In PySpark, RDD (Resilient Distributed Dataset) pair functions are specific operations designed to work with RDDs that consist of key-value pairs. These pair functions provide powerful operations for data transformation and aggregation based on keys.

Here are some commonly used RDD pair functions in PySpark:

reduceByKey(func):

Applies a reduction function to values of each key, resulting in a new RDD with unique keys and reduced values.

rdd = sc.parallelize([(1, 2), (2, 4), (1, 6), (2, 8)])
result = rdd.reduceByKey(lambda a, b: a + b)
print(result.collect())

Output:

[(1, 8), (2, 12)]

groupByKey():

Groups the values of each key together, resulting in a new RDD with keys and an iterable collection of values.

rdd = sc.parallelize([(1, "apple"), (2, "banana"), (1, "orange")])
result = rdd.groupByKey()
print(result.collect())

Output:

[(1, ['apple', 'orange']), (2, ['banana'])]

mapValues(func):

Applies a function to each value of the RDD, preserving the keys.

rdd = sc.parallelize([(1, 2), (2, 4), (3, 6)])
result = rdd.mapValues(lambda x: x * 2)
print(result.collect())

Output:

[(1, 4), (2, 8), (3, 12)]

flatMapValues(func):

Applies a function to each value of the RDD, which returns an iterator of key-value pairs, flattening the results.

rdd = sc.parallelize([(1, "apple"), (2, "banana,grape"), (3, "orange")])
result = rdd.flatMapValues(lambda x: x.split(","))
print(result.collect())

Output:

[(1, 'apple'), (2, 'banana'), (2, 'grape'), (3, 'orange')]

keys():

Returns a new RDD with only the keys from the original RDD.

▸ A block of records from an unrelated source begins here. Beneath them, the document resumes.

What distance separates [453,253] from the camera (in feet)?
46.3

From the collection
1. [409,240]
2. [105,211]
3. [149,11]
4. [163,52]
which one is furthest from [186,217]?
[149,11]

rdd = sc.parallelize([(1, 2), (2, 4), (3, 6)])
result = rdd.keys()
print(result.collect())

Output:

[1, 2, 3]

values():

Returns a new RDD with only the values from the original RDD.

rdd = sc.parallelize([(1, 2), (2, 4), (3, 6)])
result = rdd.values()
print(result.collect())

Output:

[2, 4, 6]

sortByKey(ascending=True)

Sorts the RDD by keys in ascending or descending order.

rdd = sc.parallelize([(3, 'apple'), (1, 'banana'), (2, 'orange')])
result = rdd.sortByKey()
print(result.collect())

Output:

[(1, 'banana'), (2, 'orange'), (3, 'apple')]

join(other, numPartitions=None)

Performs an inner join with another RDD based on their common keys.

rdd1 = sc.parallelize([(1, 'apple'), (2, 'banana')])
rdd2 = sc.parallelize([(1, 'red'), (2, 'yellow')])
result = rdd1.join(rdd2)
print(result.collect())

Output:

[(1, ('apple', 'red')), (2, ('banana', 'yellow'))]

Example: rdd1.join(rdd2) joins RDDs based on common keys.

leftOuterJoin(other, numPartitions=None)

Performs a left outer join with another RDD based on their common keys, keeping all the keys from the left RDD.

rdd1 = sc.parallelize([(1, 'apple'), (2, 'banana'), (3, 'orange')])
rdd2 = sc.parallelize([(1, 'red'), (4, 'yellow')])
result = rdd1.leftOuterJoin(rdd2)
print(result.collect())

Output:

[(1, ('apple', 'red')), (2, ('banana', None)), (3, ('orange', None))]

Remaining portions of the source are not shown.